ト「どうだ?バジリスクの毒が身体を貫くその速さ。」
フラフラと力無く歩くハリーをリドルが嘲笑った。
ト「君の命は数分ももつまい。穢れた血の母親に会えるぞ。つまらん日記が命取りに。それも愚かな小僧の手にかかって。」
“小僧”を強調して言った後、チラリとリーオを見た。
「毒…?そうだ、ハリー!」
アリスは意識を失っているリーオの手から日記を取ると、ハリーに向かって投げた。
ハリー「ぁ、そうか!」
ト「何をするつもりだ?!」
日記を広げ、腕から抜いた牙を振り上げた。
ト「やめろっ!!」
日記に牙を突き刺すと、刺したところからインクが溢れ出してきた。
ト「うぁぁぁ!!」
リドルの叫び声だけが地下室に響き渡る。
ハ「これで、終わりだ!」
表紙に思い切り突き刺すと、やがて光がはじけてリドルは消えた。
「リーオ、リーオ!」
体を強く揺らして声をかけると、うっすらとリーオの目が開いた。
リーオ「アリス…さん…?」
「目が覚めたんだね?!リーオ、よかった!」
ハリー「リーオ…。」
リ「ハリーさん。ぁ…ケガしてるじゃないですか?!」
未だ血が流れているハリーの腕をリーオが凝視している。
ハリー「君は心配しなくていいよ、大丈夫。」
リ「でもっ…。」
ハリー「ほら、アリスと一緒に早くここから逃げ出すんだ。通路の先でロンが待ってるから。」
今にも倒れそうなハリーが無理に微笑んで言った。
「フォークス!」
アリスが呼ぶと、すぐにフォークスが飛んできた。
「ハリーをお願い。

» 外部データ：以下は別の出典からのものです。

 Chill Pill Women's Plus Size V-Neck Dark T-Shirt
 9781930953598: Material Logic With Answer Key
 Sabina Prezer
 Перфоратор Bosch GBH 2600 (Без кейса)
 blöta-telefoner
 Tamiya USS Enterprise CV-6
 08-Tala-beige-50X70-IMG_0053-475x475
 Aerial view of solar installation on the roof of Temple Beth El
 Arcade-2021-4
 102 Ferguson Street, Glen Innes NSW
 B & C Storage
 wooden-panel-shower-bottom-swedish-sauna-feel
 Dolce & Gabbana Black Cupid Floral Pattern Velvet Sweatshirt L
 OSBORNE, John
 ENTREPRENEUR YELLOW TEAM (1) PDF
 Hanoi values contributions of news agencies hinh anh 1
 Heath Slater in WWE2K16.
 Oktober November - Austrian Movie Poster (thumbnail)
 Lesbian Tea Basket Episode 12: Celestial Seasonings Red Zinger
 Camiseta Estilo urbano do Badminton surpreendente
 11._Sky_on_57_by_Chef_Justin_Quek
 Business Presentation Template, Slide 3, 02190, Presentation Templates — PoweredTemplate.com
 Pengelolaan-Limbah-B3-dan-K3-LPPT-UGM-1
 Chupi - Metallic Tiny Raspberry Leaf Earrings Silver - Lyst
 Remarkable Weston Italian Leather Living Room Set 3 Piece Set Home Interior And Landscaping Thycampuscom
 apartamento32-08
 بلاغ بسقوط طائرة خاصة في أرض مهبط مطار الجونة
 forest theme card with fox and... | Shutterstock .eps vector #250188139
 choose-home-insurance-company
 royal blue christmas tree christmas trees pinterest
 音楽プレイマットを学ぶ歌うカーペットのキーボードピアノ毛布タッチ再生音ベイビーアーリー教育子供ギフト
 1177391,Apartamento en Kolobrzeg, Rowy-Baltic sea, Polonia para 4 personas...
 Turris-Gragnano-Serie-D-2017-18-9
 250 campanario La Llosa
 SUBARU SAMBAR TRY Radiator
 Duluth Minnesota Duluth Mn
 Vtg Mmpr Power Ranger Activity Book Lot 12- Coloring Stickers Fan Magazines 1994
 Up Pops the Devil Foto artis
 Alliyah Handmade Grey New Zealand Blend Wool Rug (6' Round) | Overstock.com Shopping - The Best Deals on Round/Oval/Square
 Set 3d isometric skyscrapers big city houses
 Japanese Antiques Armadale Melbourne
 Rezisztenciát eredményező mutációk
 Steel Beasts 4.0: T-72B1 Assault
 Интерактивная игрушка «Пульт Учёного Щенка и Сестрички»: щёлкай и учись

」
その言葉に、ハリーの腕を見たフォークスが頷いた。
ハリー「何をするの?!」
傷口がハッキリと見えるようにアリスがハリーのローブの袖を引き裂いた。
「大丈夫、痛くないよ。すぐ終わるから。」
アリスが少し横にずれると、フォークスが来て傷口に涙を垂らした。
すると、あっという間に傷口が塞がっていった。
ハリー「そうか、不死鳥の涙には癒やしの力があるんだ!ありがとう。」
先ほどとは違い、今度は本当の笑顔でハリーが言った。
ハリー「もう大丈夫。終わったんだ。あれは“記憶”だったんだよ。」
「さ、じゃあ帰ろうか。きっと、みんな心配してるよ。」
リ「はい。助けてくれて、ありがとうございました。」
2人にお辞儀をした。
「私は何もしてないよ。リドルに拉致られて来ただけだもん。」
ハ「ううん、アリスがいたからあいつを倒せたんだ。ありがとう。」
「私こそ、助けにきてくれてありがとう、ハリー。」
3人で笑顔で通路を歩いて行った。
ハリー「ロン!」
ロン「ハリー、2人は?」
「無事だよ!」
ハリーの後ろからアリスが飛び出した。
ロン「アリス、リーオ!よかったー…。」
ロンのおかげで、岩の壁は大人でも余裕で通れるくらいに片付いていた。
ハリー「どうやって、上まで上ろうか…?」
「フォークスがいれば大丈夫だよ。重いものだって軽々運べるから。」
ロン「でも、さすがに4人はきついんじゃない?」
「大丈夫、大丈夫。ね、フォークス?」
アリスが問いかけると、肯定するように頷いた。
ロン、ハリー、アリス、リーオの順に手をつないで、フォークスに掴まった。
ロン「すげー!!」
リ「不死鳥って、すごく力持ちなんですねっ!」
数分も経たぬうちにマートルのいるトイレまで戻ってきた。
「さ、付いて行こう。」
フォークスに付いて行った。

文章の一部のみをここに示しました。